Both professors of Islamic studies, Aiysha and Nadir speak formal Arabic in addition to their native Farsi. They only had enough money to pay for the journey for the two of them and their youngest son Mohamed who is 2. Their other two sons, Karim, 14, and Saad, 9, were taken by their grandmother, Nadir’s mother, to Pakistan, where they are in school. Nadir's father was killed in the bombing when the Taliban marched into Kunduz two months ago.

​Aiysha and Nadir met at the university 15 years ago and got married. “It was a love marriage,” says Nadir, beaming at his wife and tiny son.

“We are going Denmark where we hope for a calm life without war,” Aiysha says. Her sister has lived in Denmark for 20 years. “We have to get there first, then we will do family reunification,” says Nadir, “We want a happy life in a place that respects human rights.”

Aiysha is pregnant again. But only two months and she hasn’t been to the doctor yet since she’s been traveling.

“God willing we’ll see a doctor in Denmark,” she says, but that could be weeks away.

For the couple, education is the thing they value the most.

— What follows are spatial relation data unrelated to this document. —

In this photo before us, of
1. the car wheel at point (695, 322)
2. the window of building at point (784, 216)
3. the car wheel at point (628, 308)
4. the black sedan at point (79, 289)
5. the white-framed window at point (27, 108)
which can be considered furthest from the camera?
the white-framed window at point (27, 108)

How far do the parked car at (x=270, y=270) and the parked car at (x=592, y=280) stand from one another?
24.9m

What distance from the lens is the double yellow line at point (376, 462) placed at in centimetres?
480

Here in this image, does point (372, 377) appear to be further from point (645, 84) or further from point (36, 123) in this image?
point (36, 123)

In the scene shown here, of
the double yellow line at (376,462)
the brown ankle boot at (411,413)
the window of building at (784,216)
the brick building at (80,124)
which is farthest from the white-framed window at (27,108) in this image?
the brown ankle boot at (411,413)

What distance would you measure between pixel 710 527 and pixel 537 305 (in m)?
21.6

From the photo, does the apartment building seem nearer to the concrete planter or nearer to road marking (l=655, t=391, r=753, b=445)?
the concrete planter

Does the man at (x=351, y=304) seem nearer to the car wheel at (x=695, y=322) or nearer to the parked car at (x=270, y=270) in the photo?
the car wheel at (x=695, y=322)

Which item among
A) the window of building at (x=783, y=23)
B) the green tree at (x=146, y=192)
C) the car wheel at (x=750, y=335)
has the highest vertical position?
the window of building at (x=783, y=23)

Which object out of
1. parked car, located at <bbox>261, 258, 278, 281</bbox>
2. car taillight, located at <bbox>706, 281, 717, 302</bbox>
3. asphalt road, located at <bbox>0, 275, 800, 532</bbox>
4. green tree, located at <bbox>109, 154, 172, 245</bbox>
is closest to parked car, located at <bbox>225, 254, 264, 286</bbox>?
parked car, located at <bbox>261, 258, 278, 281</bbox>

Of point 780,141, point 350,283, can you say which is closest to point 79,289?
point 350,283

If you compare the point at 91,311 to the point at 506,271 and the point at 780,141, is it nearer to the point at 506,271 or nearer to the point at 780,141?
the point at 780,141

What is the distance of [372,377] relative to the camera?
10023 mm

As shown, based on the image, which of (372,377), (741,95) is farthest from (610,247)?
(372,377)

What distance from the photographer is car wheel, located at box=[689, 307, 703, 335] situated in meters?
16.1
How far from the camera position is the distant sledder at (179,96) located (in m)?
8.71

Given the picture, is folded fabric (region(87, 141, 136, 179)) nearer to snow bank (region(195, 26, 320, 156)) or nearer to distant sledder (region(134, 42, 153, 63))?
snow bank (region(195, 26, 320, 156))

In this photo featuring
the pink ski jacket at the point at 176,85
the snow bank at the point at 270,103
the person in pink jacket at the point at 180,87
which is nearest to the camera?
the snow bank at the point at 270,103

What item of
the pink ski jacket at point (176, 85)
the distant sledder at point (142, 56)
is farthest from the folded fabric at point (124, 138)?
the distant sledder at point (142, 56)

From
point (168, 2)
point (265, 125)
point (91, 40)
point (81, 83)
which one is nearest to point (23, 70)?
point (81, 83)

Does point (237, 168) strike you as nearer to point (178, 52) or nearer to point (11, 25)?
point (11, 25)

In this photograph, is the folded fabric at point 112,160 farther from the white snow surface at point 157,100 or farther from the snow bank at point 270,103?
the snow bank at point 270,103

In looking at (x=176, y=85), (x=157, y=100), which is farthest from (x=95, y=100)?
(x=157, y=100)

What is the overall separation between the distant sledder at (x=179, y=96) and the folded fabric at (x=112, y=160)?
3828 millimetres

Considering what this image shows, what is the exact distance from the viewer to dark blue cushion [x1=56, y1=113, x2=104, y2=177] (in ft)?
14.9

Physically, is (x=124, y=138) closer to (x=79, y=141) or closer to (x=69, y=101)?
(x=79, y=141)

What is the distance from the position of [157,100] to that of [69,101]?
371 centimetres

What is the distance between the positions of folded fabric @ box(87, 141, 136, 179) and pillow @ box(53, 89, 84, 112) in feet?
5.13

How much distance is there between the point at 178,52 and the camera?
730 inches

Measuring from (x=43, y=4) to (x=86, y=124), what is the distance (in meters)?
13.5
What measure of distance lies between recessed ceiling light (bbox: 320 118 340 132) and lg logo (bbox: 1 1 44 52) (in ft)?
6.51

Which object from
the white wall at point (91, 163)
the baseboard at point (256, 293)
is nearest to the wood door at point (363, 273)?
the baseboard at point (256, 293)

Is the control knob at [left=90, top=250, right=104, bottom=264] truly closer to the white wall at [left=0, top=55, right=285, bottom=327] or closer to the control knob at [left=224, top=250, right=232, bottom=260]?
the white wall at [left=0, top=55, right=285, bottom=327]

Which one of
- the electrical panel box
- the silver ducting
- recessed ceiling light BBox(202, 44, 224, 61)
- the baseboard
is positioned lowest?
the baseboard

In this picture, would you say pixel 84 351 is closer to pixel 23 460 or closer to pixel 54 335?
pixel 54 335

“I want to study Danish so I can teach. I love studying and teaching, that was our life: from home to the university and back again,” says Nadir. “I’d love to teach at a university or at a high school.”

The Taliban’s stance on education, Nadir explains, is the most difficult thing for him to understand.

“The Taliban are strange. They don’t interact with people as people. They have no respect or humanity. What is the problem with education [for women]? They don’t want women to be people, they want them to be animals.”

Before the Taliban came their two sons Karim and Saad were in school. Now all the schools are closed because of the Taliban.

“The state announced that they are open but of course no female students are going because they’re afraid.”

This story is part of a series profiling people from all walks of life who have descended on Lesbos during the refugee crisis, from refugees, migrants, aid workers, volunteers and locals.